# My Morning Commute



## jar546 (Dec 9, 2020)

I was super lucky this morning.  Only 1 red light!!


----------



## Rick18071 (Dec 10, 2020)

Did not have any red lights at all yesterday but the snow made it take twice as long.


----------



## cda (Dec 10, 2020)

Ok, exactly how many gears does that bike have???

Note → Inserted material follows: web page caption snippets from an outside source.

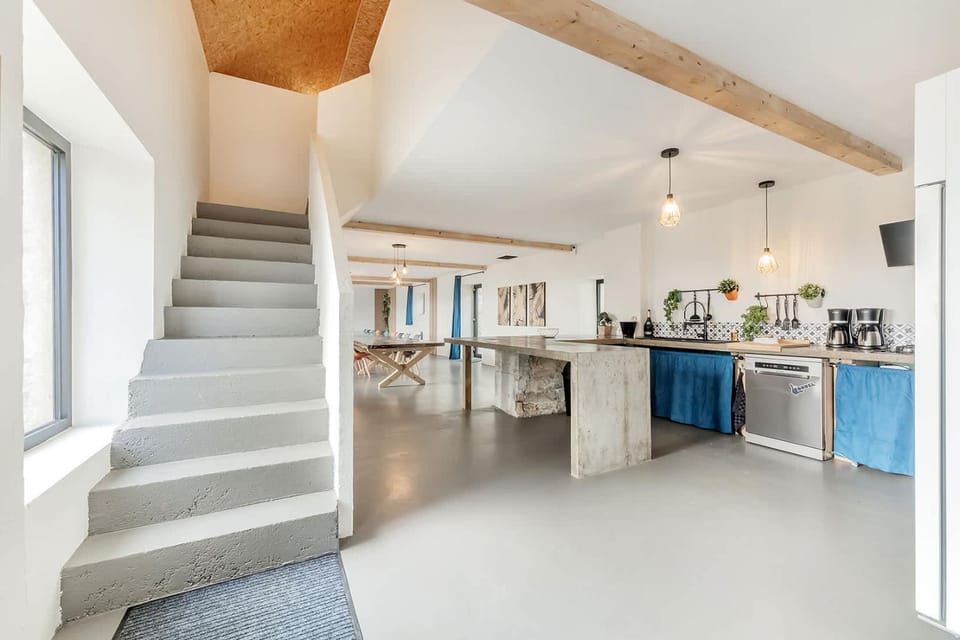 Kitchen or kitchenette, Seating area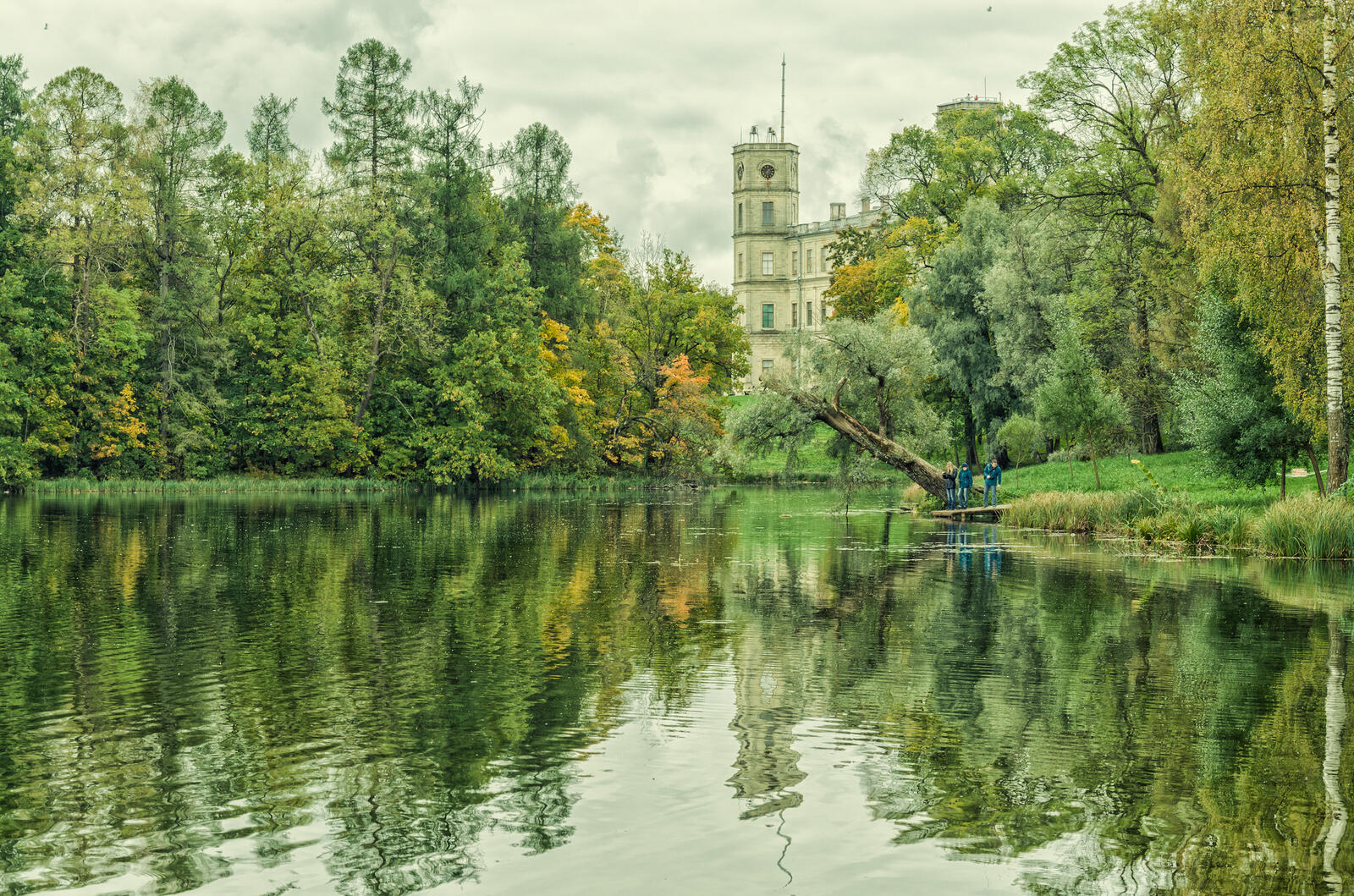 Бесплатное фото Вид на Серебряное озеро и Большой дворец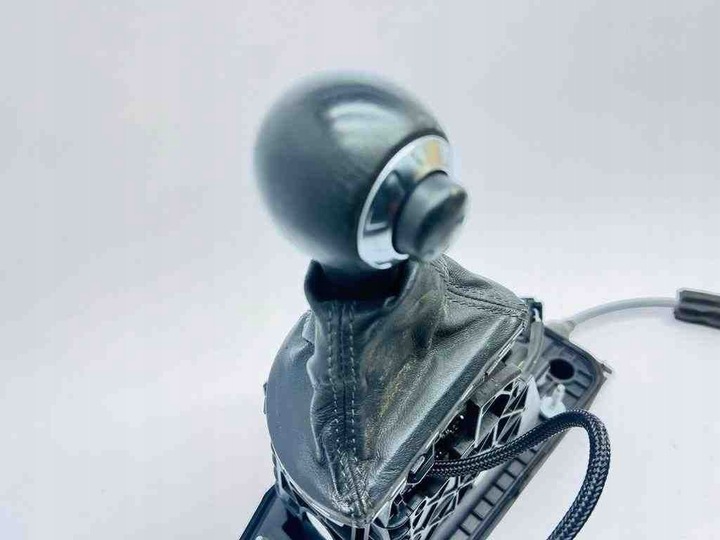 фото №8, Механизм изменения коробки передач audi tt 8j3 1k0713061 2.0l бензин 2012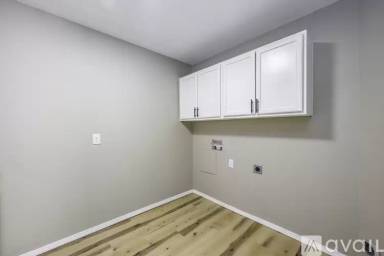 Main picture of 421 W 9th St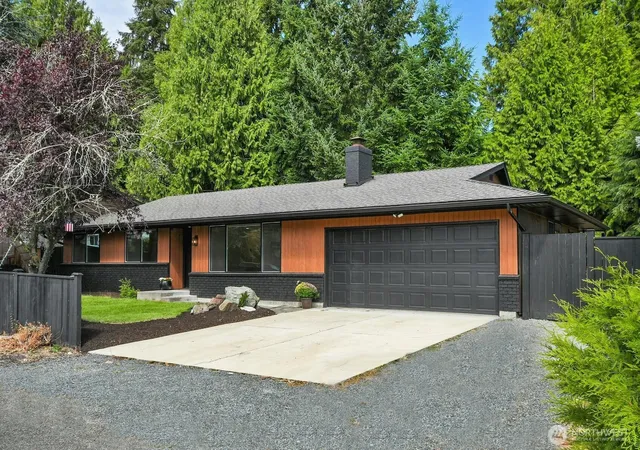 Photo 1 of Single family home for sale at 4221 108th St Se, Everett, WA 98208 | MLS# NWM2573336 | Listing updated on 2026-10-02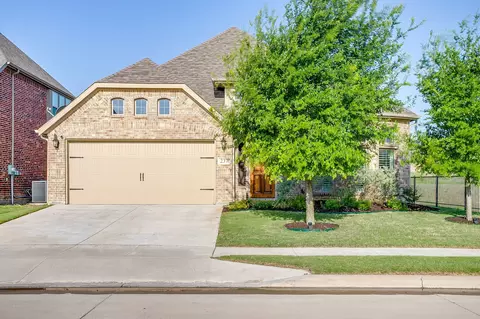 237 Bayonet Dr, Fort Worth, TX 76108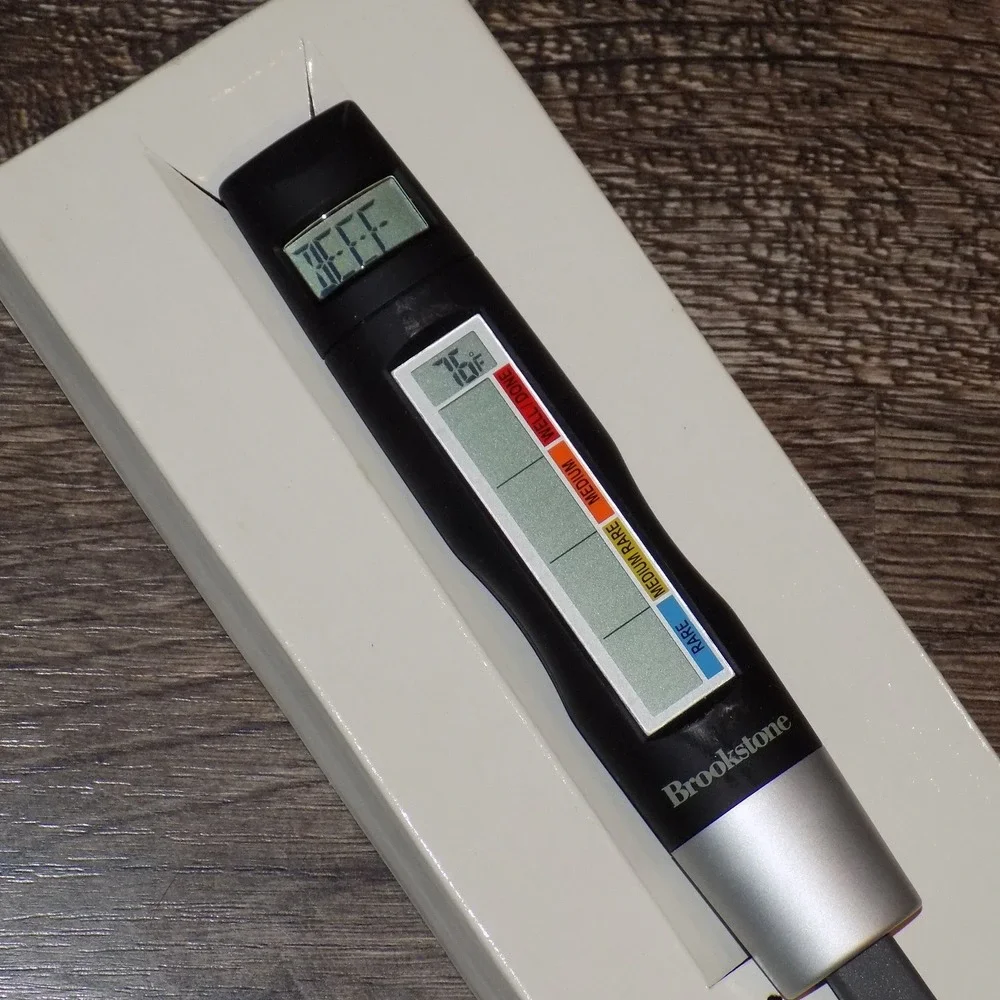 Brookstone Chef's Fork Plus Digital Meat Thermometer Black Silver New‎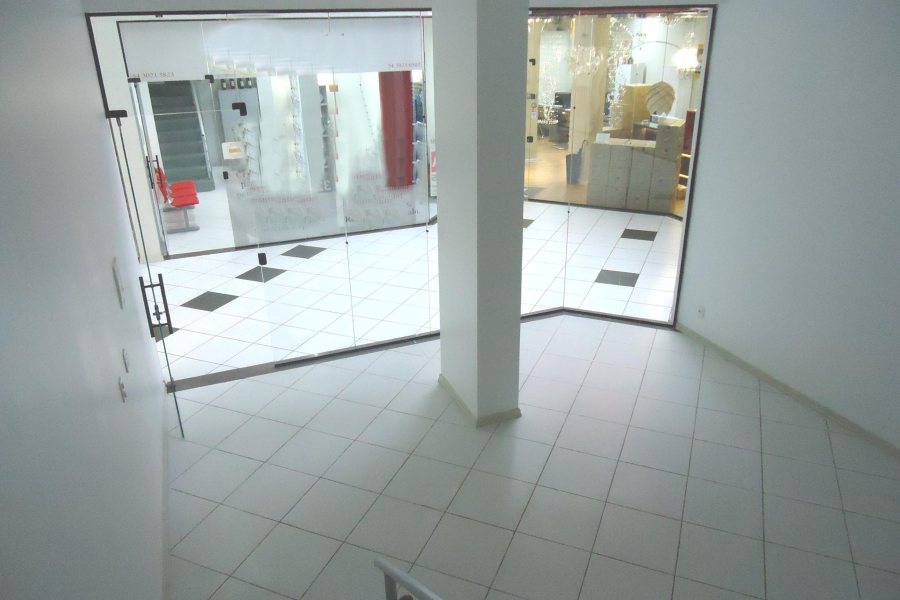 Loja com 70m², no bairro São Pelegrino em Caxias do Sul para Alugar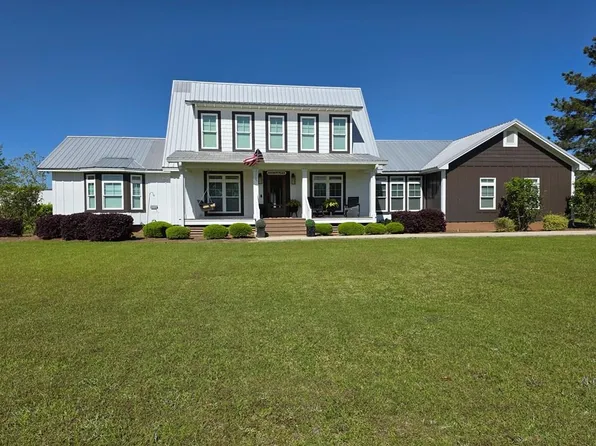 125 Meadow Ln, Fitzgerald, GA 31750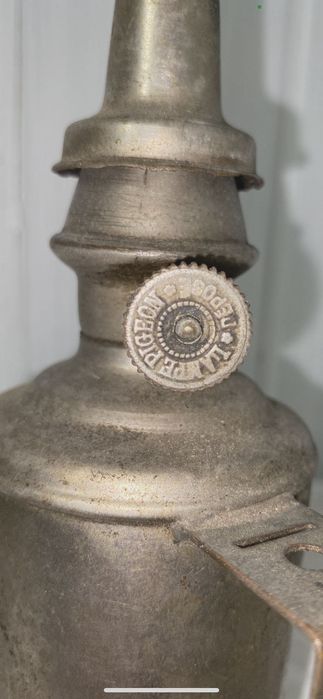 Lâmpada a petróleo Pigeon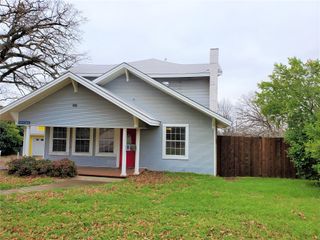2223 N Locust Street, Denton, TX 76209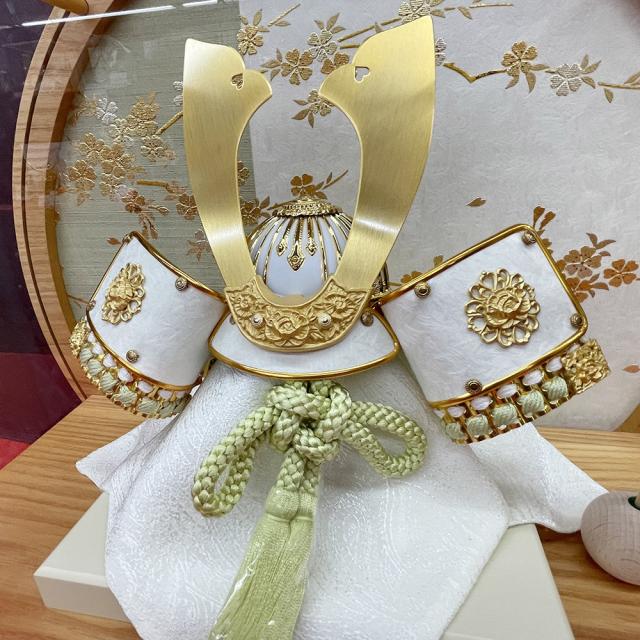 五月人形 コンパクト ケース飾り 兜飾り 8号 祐介 円型 アクリルケース ミニ おしゃれ モダン 金 緑 木 木製 かっこいい 5月人形 2025_7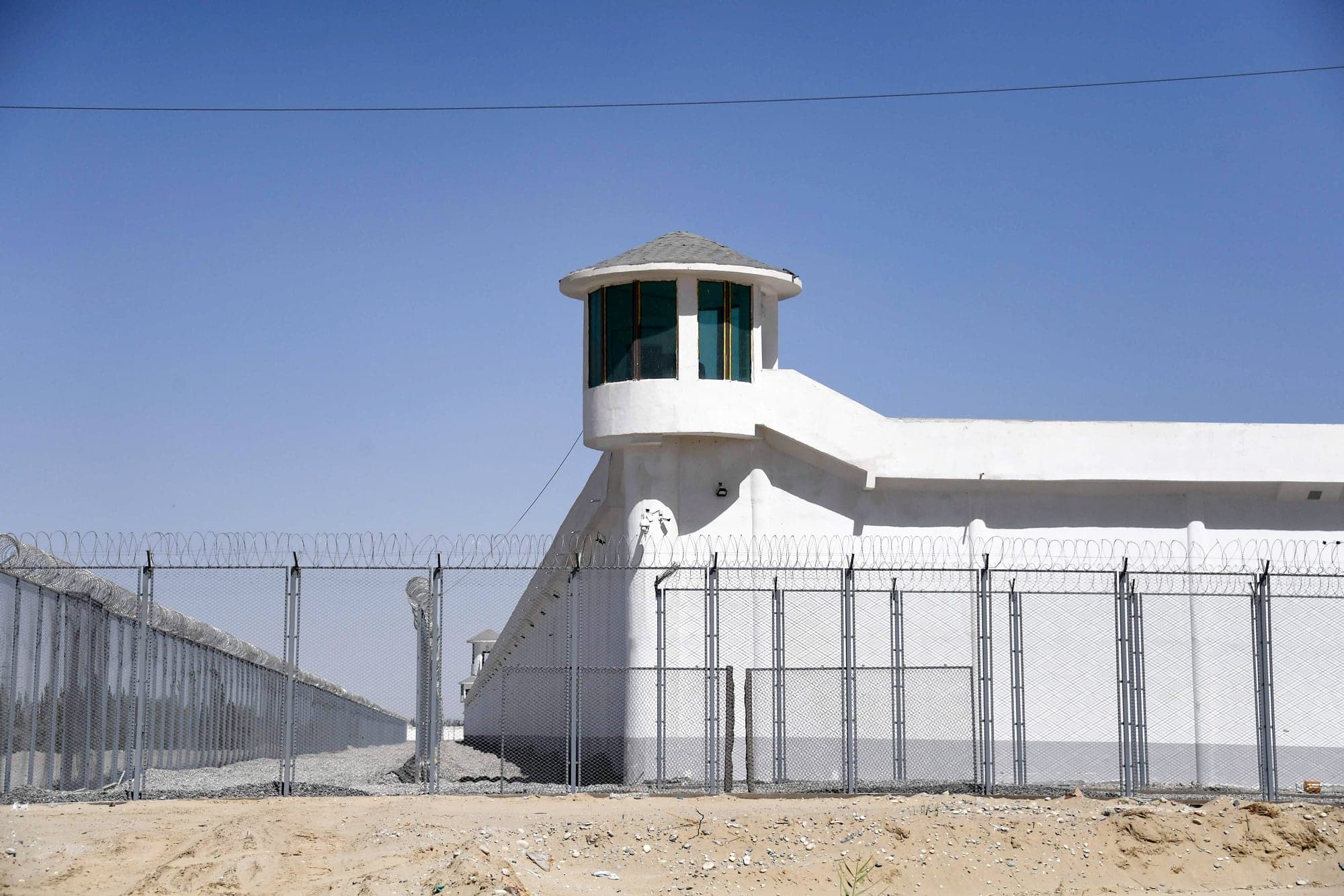 Un établissement sécurisé aux limites de la ville de Hotan, au Xinjiang sert vraisemblablement de camp de rééducation et où sont détenus majoritairement des membres de minorités musulmanes.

Seems like you are up shifting a lot.


----------



## jar546 (Dec 10, 2020)

cda said:


> Ok, exactly how many gears does that bike have???
> 
> Seems like you are up shifting a lot.


6= 1 down & 5 up

If I wanted to I can get to 70 in 2nd gear but what is the point of that?


----------



## steveray (Dec 10, 2020)

I get to about 110 in third....When I am aggressive..That is my flex gear.


----------



## rktect 1 (Dec 10, 2020)

I can get to about 35 in 2nd before I think it will be an issue.  

Harleys


----------



## mtlogcabin (Dec 10, 2020)

When I was an inspector in Florida I had a 15 mile commute and there where no traffic signals at all. Then again Hendry County only had two traffic signals in the whole county. One in Clewiston and one in Labelle where I worked out of. Great place to ride a motorcycle except when they where moving cattle down Hwy 80 from one pasture to another. That ended in the early 90's when the grazing land was turned into citrus trees. I do miss the big old live oak trees but not the bugs, heat and humidity.


----------